According to the record, the judgment of 10 February, 1955, was a final judgment unconditionally allowing defendant's plea of former jeopardy. It was not a special verdict in law nor was it so denominated by the Domestic Relations Court. Hence, the State's attempted appeal therefrom did not confer jurisdiction on the Superior Court and such appeal should have been dismissed. It follows that, since the judgment of 10 February, 1955, made final disposition of the prosecution, so far as the warrant of 17 January, 1955, was concerned, all subsequent proceedings, both in the Superior Court and in the Domestic Relations Court, were void for lack of jurisdiction.
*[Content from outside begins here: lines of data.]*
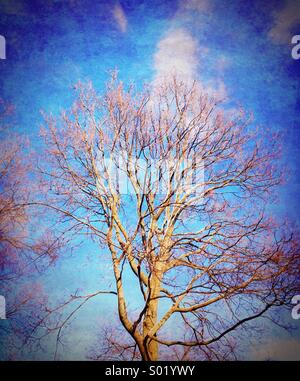 Bare tree and clouds. - Stock Image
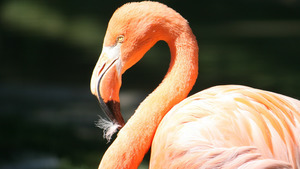 Beautiful Bird Flamingo HD Images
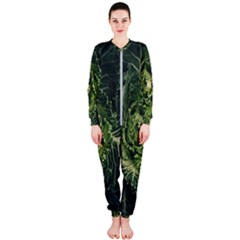 Plant Leaf Flower Green Produce Vegetable Botany Flora Cabbage Macro Photography Flowering Plant Onepiece Jumpsuit (ladies)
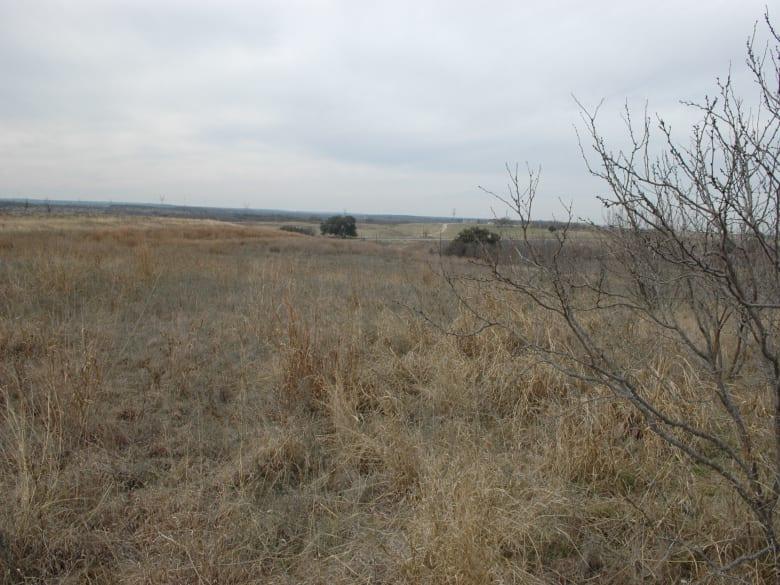 LOT 129 COMANCHE LAKE RD, COMANCHE, Texas 76442, ,Vacant Lots,For Sale,COMANCHE LAKE RD,1032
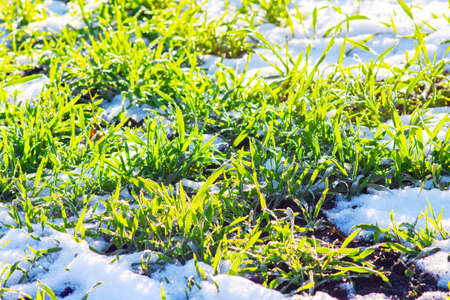 Green winter wheat sprouts on field under cover of first snow in sunny weather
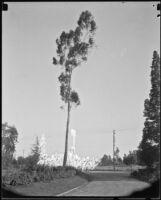 Road, eucalyptus tree, and billboards, Topanga Canyon, [1920s or 1930s?]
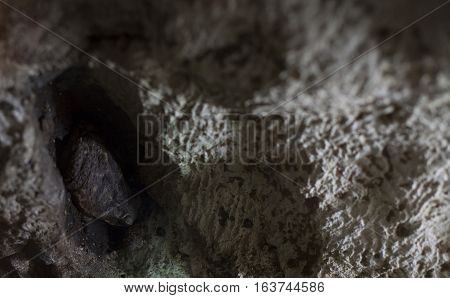 Large American toad hidden in a rock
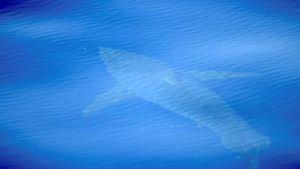 Espanjalaisjärjestö sanoo tehneensä havainnon valkohaista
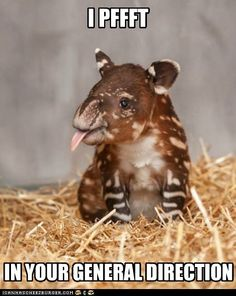 Ya gotta love a baby tapir with an attitude! ;p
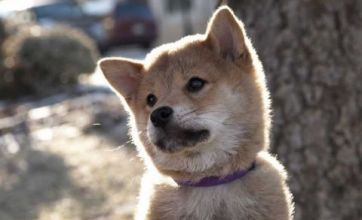 Have your tissues at the ready for Hachi: A Dog's Tale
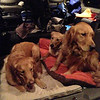 K-9 Comfort dogs Chewie (left), Ruthie (back) and Luther (right)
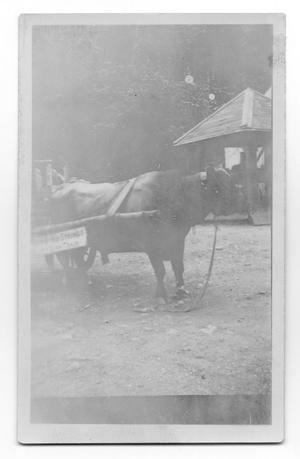 Primary view of object titled 'Ox in Harness'.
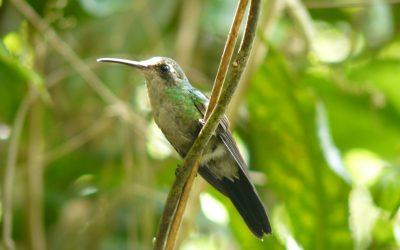 green bird on a branch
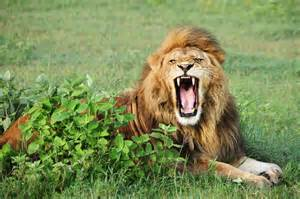 lion teeth picture 11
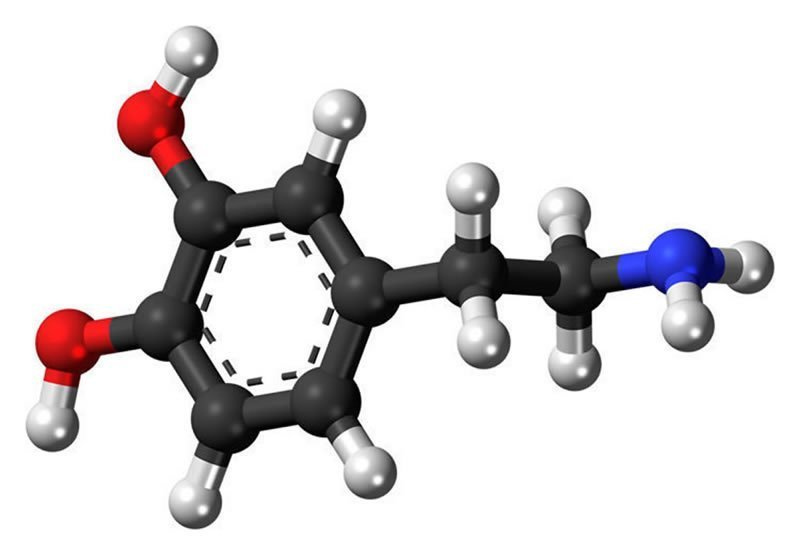 This shows the chemical structure of dopamine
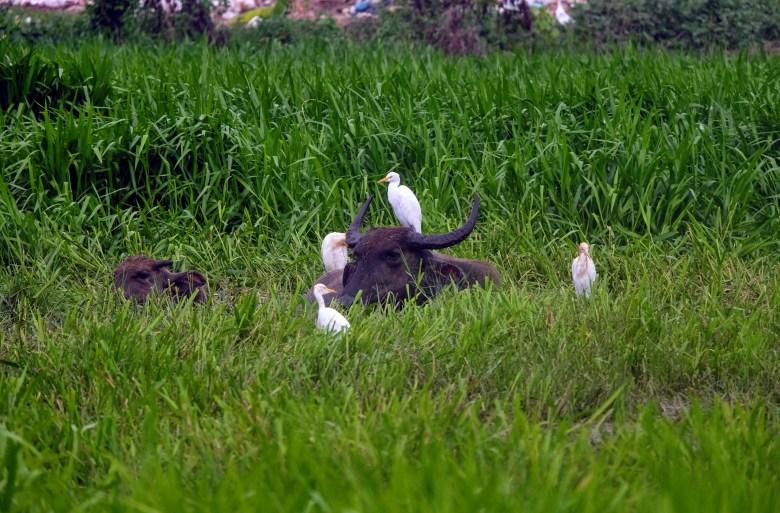 Water buffalo and egrets, Langkawi Island, Malaysia
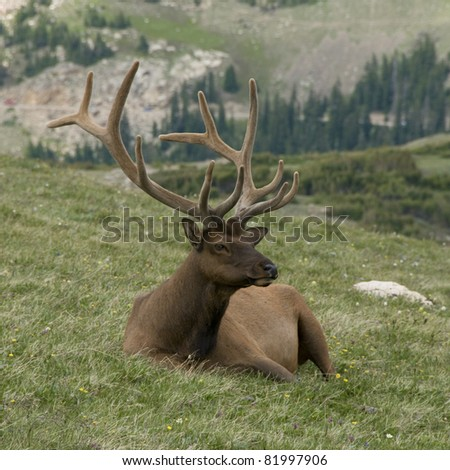 A Colorado Bull Elk Resting in the Grass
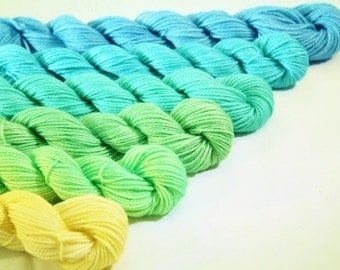 Mini Skein Gradient Dyed -June Madness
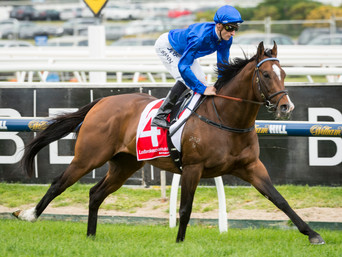 MARES IN FOAL TO DUAL GR.1 WINNER CONTRIBUTER IN HIGH DEMAND AT NZB 2017 NZB BROODMARE SALE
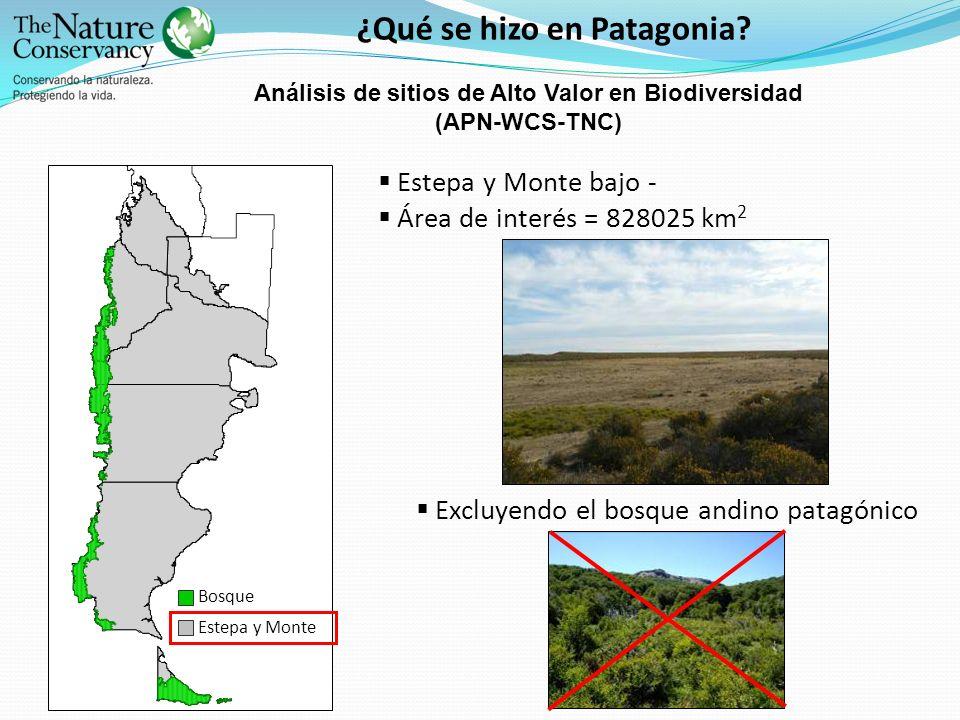 ¿Qué se hizo en Patagonia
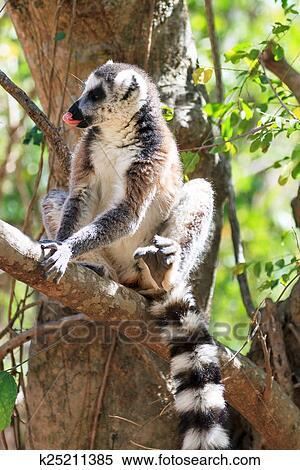 Colección de imágen - lemur atado anillo, madagascar k25211385 ...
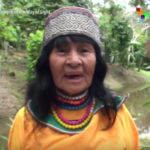 89-Year-Old 'Wise Woman' Indigenous Leader Murdered [VIDEO]
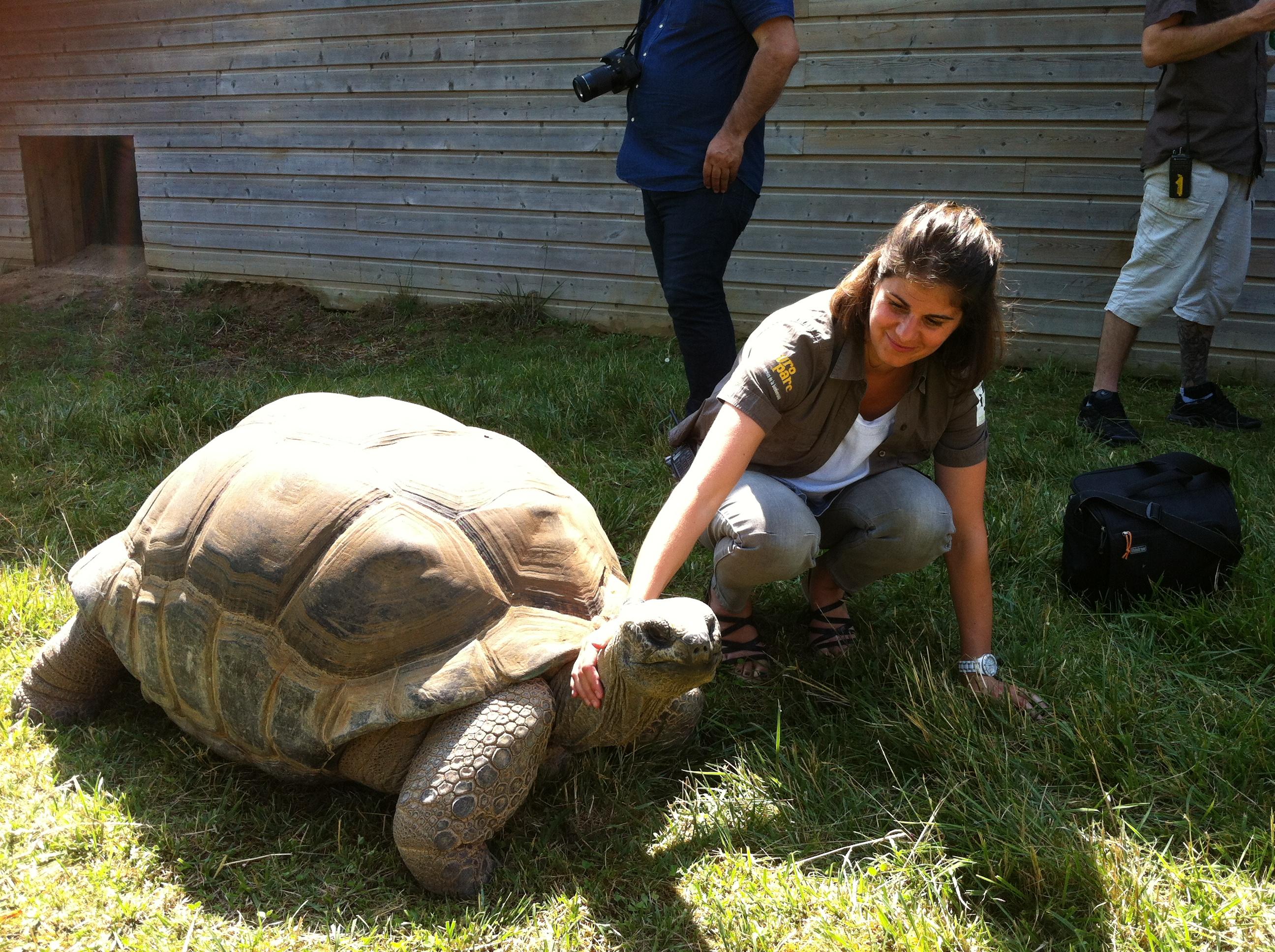 Touroparc.zoo, tortue géante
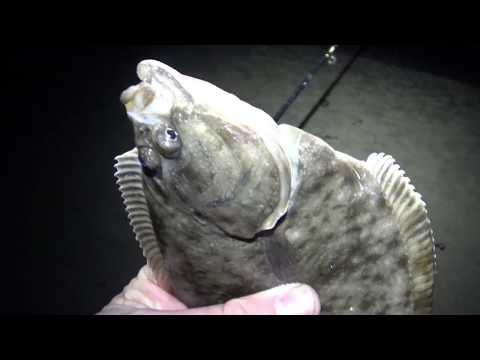 Winter Flounder Fishing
Miller v. State, 237 N.C. 29, 74 S.E.2d 513, and State v. Doughtie, 238 N.C. 228, 77 S.E.2d 642, cited in the State's brief, are authority for the proposition that a defendant may waive a defect, even a constitutional right, relating to a mere matter of practice or procedure. These cases, however, have no bearing on the State's right of appeal, the question here presented; and such right of appeal, under the circumstances disclosed, was a prerequisite to the superior court's jurisdiction.

While the vicissitudes of this particular case up to now suggest that a final determination is desirable, such final determination must be deferred until it can be made in accordance with law.

While the prosecution on the warrant of 17 January, 1955, was terminated by said judgment of 10 February, 1955, and the judgment from which this appeal is taken must be vacated, decision here is not a bar to further prosecution of defendant for willfully failing and refusing to support his illegitimate child, if the State elects to proceed under a new criminal accusation and process.

Judgment vacated.

JOHNSON, J., took no part in the consideration or decision of this case.